And that has left Jermaine Carby's family outraged.
"We kind of expected this decision," said La Tanya Grant, Carby's cousin and family spokeswoman. "We're going to move forward with our civil lawsuit."
The Special Investigations Unit's director, Tony Loparco, said in a lengthy news release that three Peel officers feared for their lives before one shot and killed a knife-wielding Carby in Brampton, Ont., last September.
"I am satisfied that the officer discharged his firearm at Mr. Carby for the purpose of protecting and defending himself as well as other officers," Loparco said.
The SIU investigation found that Carby was shot in the chest, forearm and back, with both the shots to the chest and back described as fatal hits by a pathologist.
Loparco cautioned, however, that there were two issues with the investigation.
First, he wrote, the scene wasn't secure because SIU officers couldn't find the knife witnesses said Carby was holding at the time he was shot. A kitchen knife was turned over several hours later by a Peel sergeant who said an officer had bagged it after removing it from Carby's hand as he lay on the ground after the shooting.

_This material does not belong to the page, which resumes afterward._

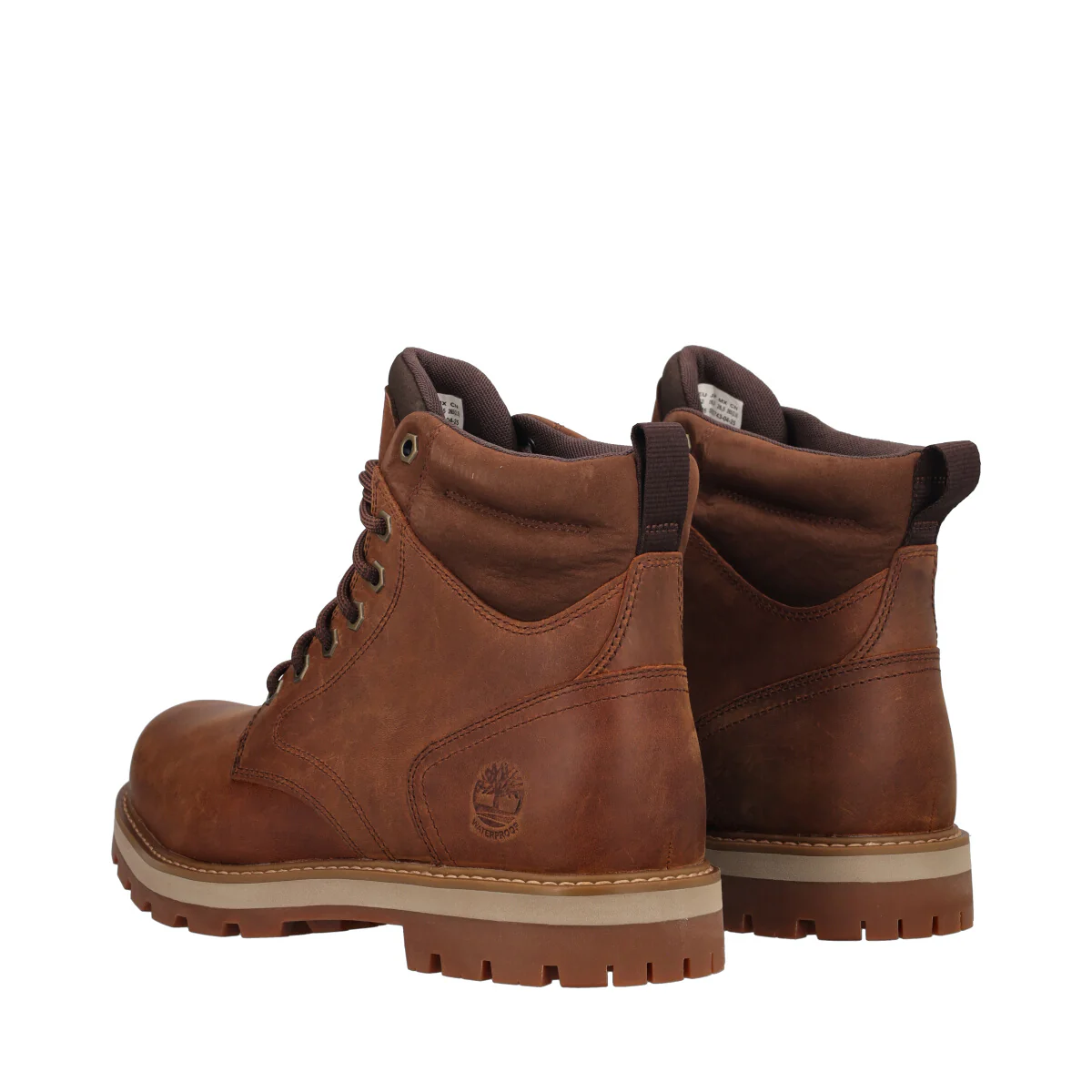 BRITTON ROAD MID LACE UP Stivaletti Uomo Marroni - Image 4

"It is highly regrettable that one officer removed the knife from the scene," Loparco wrote. "His ill-advised conduct has cast a pall over the integrity of the SIU's investigation ... the removal of the knife ensures that some members of the community will harbour concerns, legitimate concerns in my view, regarding the very existence of the knife."
Grant is incensed at the SIU's findings.
"Pardon my French, but how much more bullsh-t could the story get?" Grant said to The Canadian Press on Tuesday night.
The second issue that concerned Loparco was the officer's refusal to be interviewed or hand over his notes of the shooting, as is his legal right.
Grant questioned the officer's motives.
"If you have nothing to hide, why wouldn't you want to provide your notes unless you don't want to say what really happened that night?" she said.
A spokesman said Peel Regional Police "agree with the conclusion the officers were justified and lawful in their actions."
"All the involved officers are relieved this matter has been finally concluded," Sgt. Matt Small told The Canadian Press in an email Tuesday night, calling it "a tragic event for all involved."
Loparco wrote that, despite his concerns, he was satisfied with the evidence from interviews with six officers and 12 civilian witnesses. He also said that Carby's DNA was present on the knife.
Loparco said Carby was a passenger in a black Volkswagen Jetta that was pulled over by police in Brampton, Ont., because the car's lights weren't on and it had a dangling, obscured licence plate.
The first officer asked Carby for his name and date of birth, and a subsequent database search revealed an outstanding warrant in British Columbia, Loparco said.
The officer then called for backup and waited in his cruiser to approach when other officers arrived, including the one who would end up shooting Carby.
Three officers asked Carby to get out of the car, which he did, the SIU investigation determined.
But the SIU said the encounter quickly degenerated into a shouting match.
Carby then pulled out a serrated kitchen knife and began walking toward the officers, the SIU said.
The officers yelled at Carby to drop the knife, "but he kept walking toward them, all the while challenging the officers to shoot him."
One officer fired his gun seven times, striking Carby three times, including his chest and his back. Another officer said he tried to shoot Carby, but his gun misfired twice.
"Potentially more troubling is the fact that one of the shots fired by the subject officer struck Mr. Carby in the back," Loparco wrote, adding that witnesses described Carby as twisting and spinning as he was shot and falling down.
Grant said the family has hired a private investigator and will continue to "pursue the truth to what really happened that night."